EXERCISE OBJECTIVE. Give all of the data below again exactly, and drop the images.

SUPPLIED RECORDS.
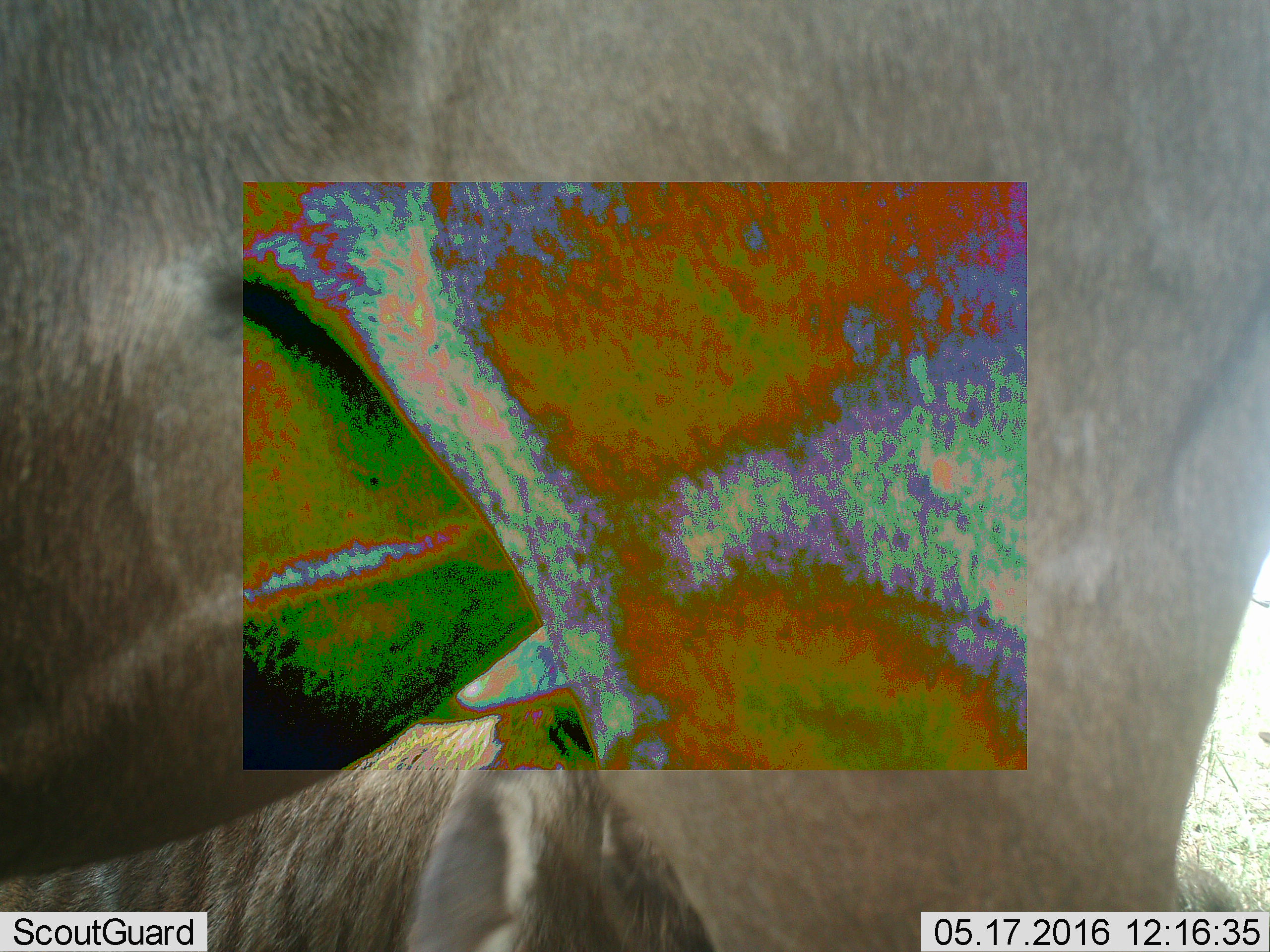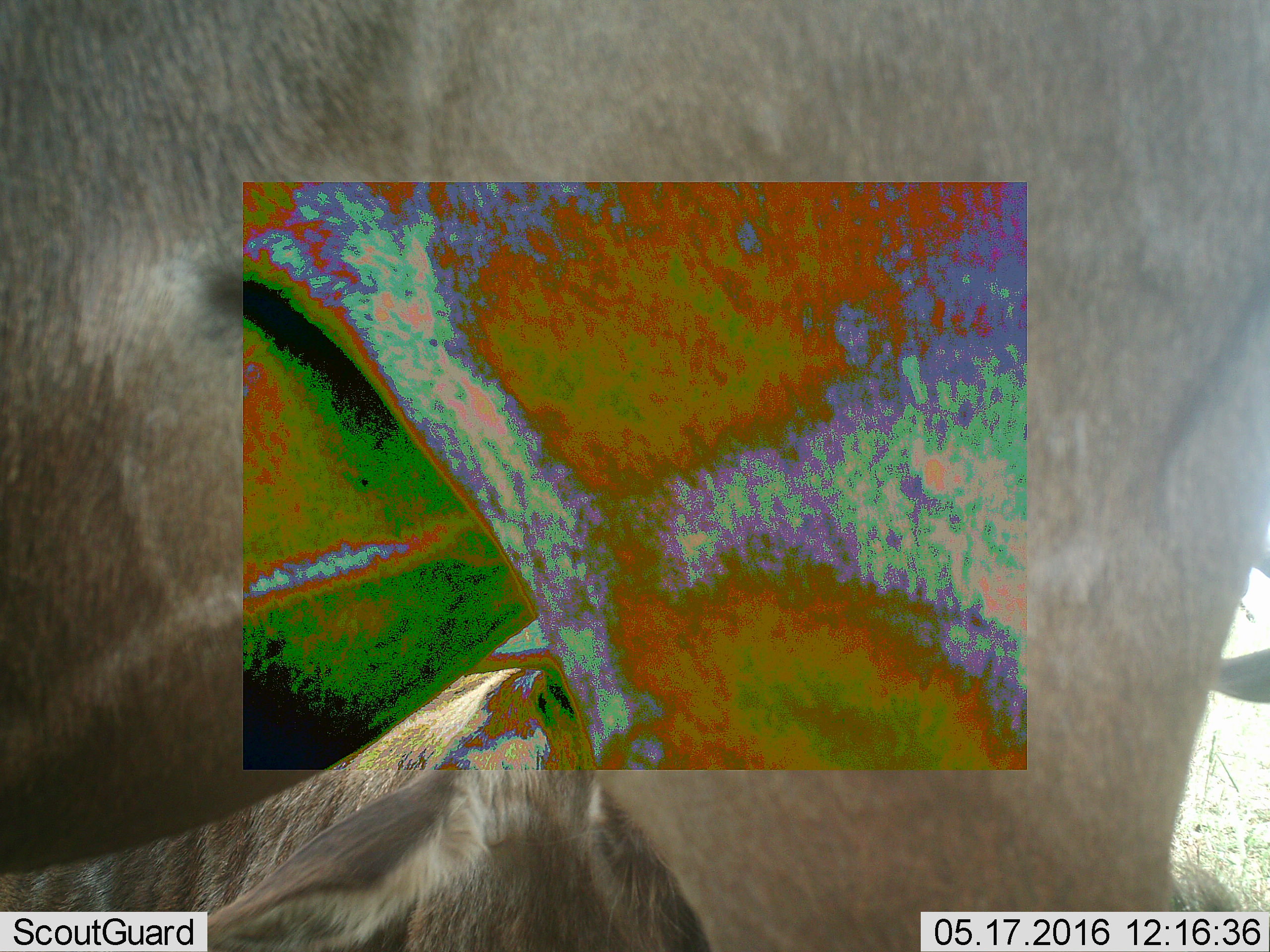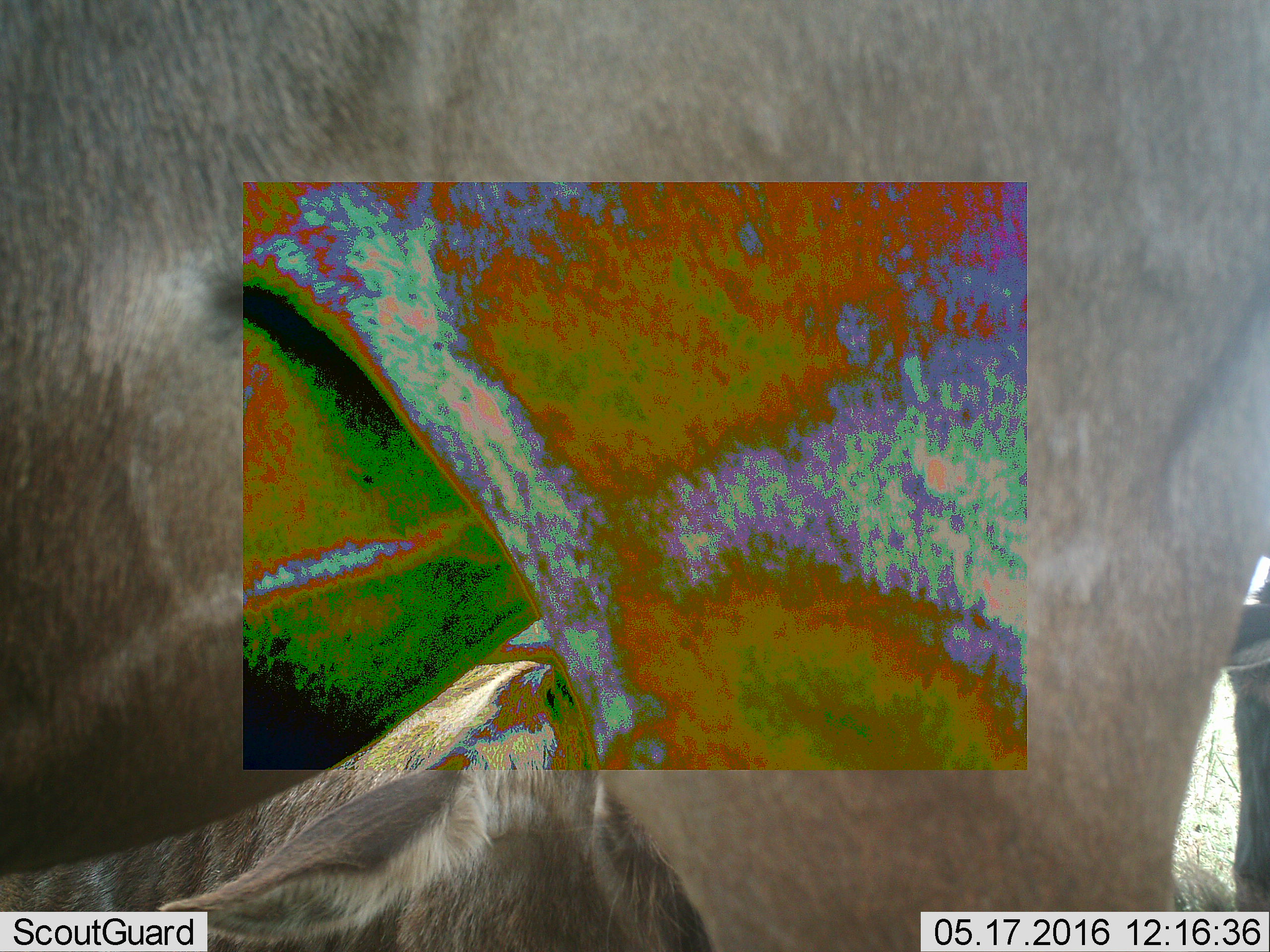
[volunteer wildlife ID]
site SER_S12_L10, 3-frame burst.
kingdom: Animalia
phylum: Chordata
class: Mammalia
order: Artiodactyla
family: Bovidae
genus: Connochaetes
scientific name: Connochaetes taurinus taurinus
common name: blue wildebeest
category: wildebeestblue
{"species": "wildebeestblue (blue wildebeest) (Connochaetes taurinus taurinus)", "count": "3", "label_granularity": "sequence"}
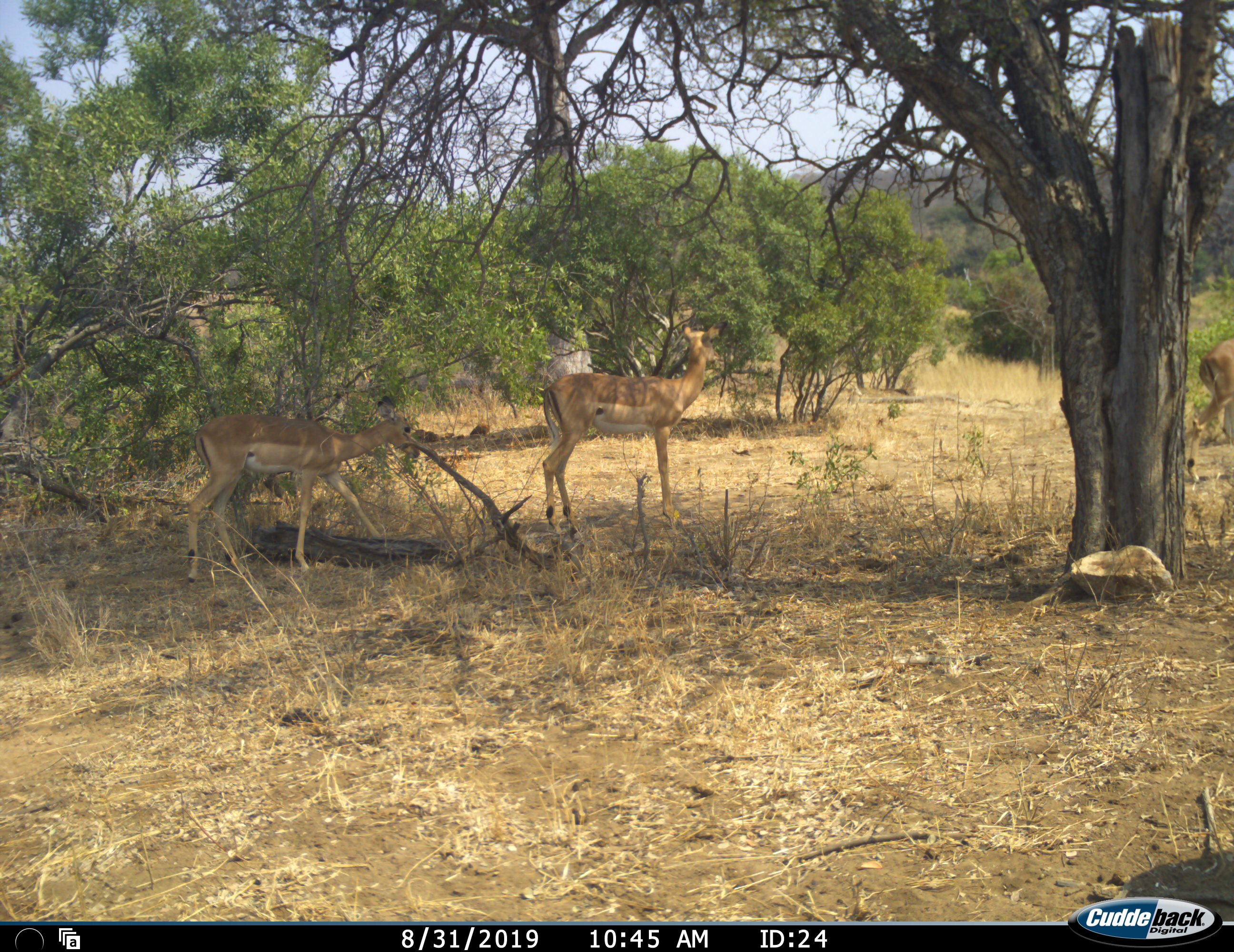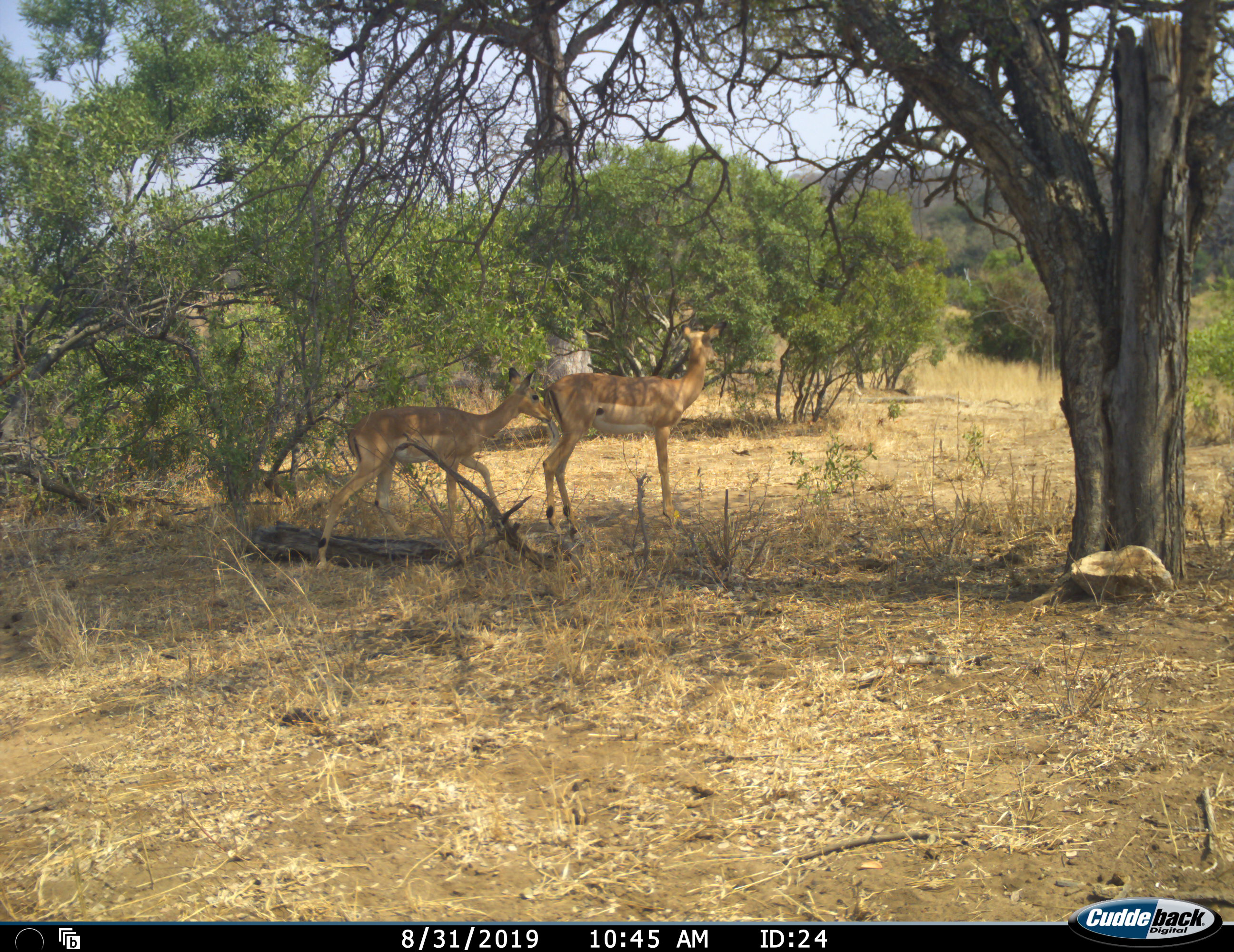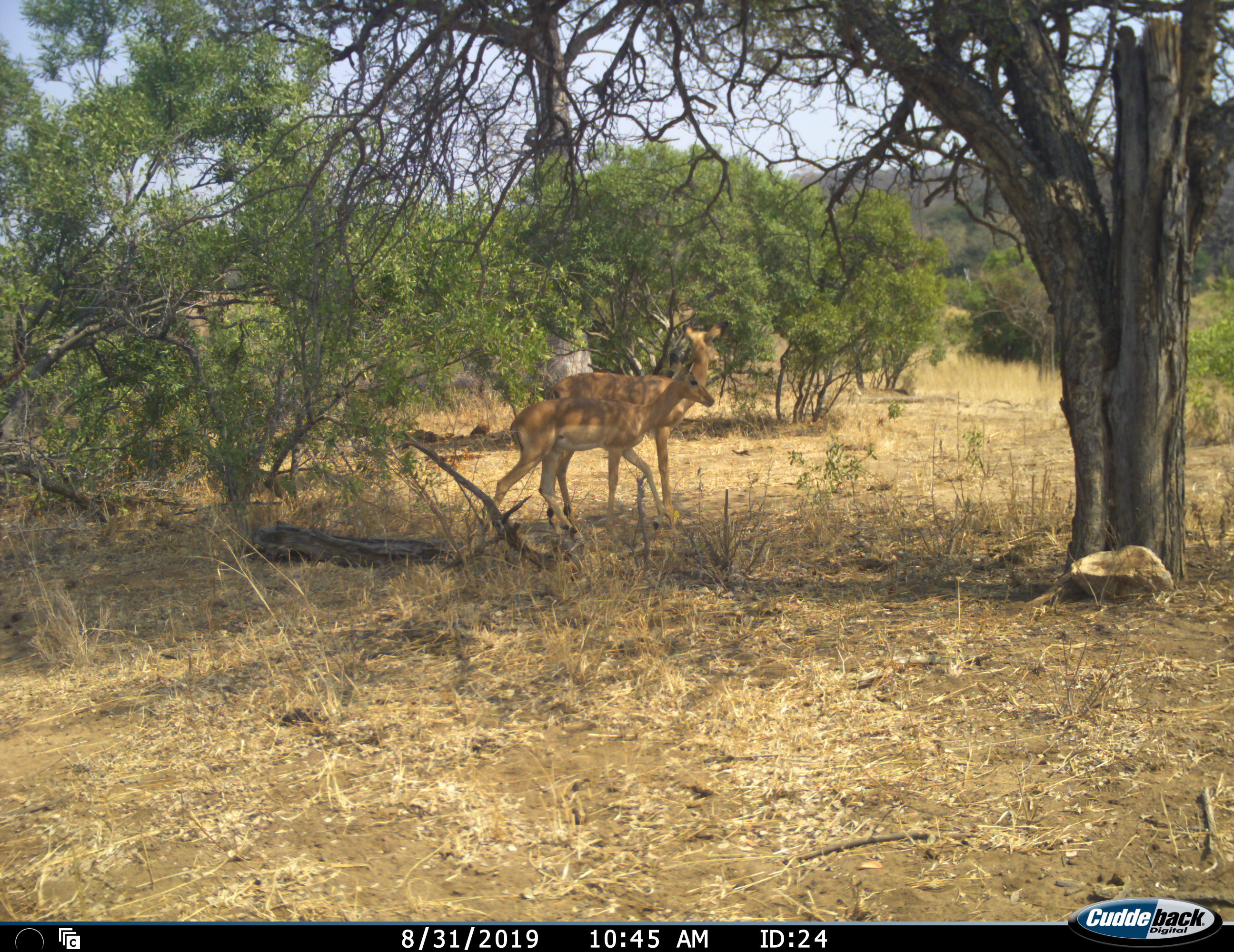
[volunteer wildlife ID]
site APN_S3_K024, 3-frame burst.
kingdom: Animalia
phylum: Chordata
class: Mammalia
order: Artiodactyla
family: Bovidae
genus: Aepyceros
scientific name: Aepyceros melampus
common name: impala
Impala (Aepyceros melampus), count 3. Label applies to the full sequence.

YOUR SOLUTION.
[volunteer wildlife ID]
site SER_S12_L10, 3-frame burst.
kingdom: Animalia
phylum: Chordata
class: Mammalia
order: Artiodactyla
family: Bovidae
genus: Connochaetes
scientific name: Connochaetes taurinus taurinus
common name: blue wildebeest
category: wildebeestblue
{"species": "wildebeestblue (blue wildebeest) (Connochaetes taurinus taurinus)", "count": "3", "label_granularity": "sequence"}
[volunteer wildlife ID]
site APN_S3_K024, 3-frame burst.
kingdom: Animalia
phylum: Chordata
class: Mammalia
order: Artiodactyla
family: Bovidae
genus: Aepyceros
scientific name: Aepyceros melampus
common name: impala
Impala (Aepyceros melampus), count 3. Label applies to the full sequence.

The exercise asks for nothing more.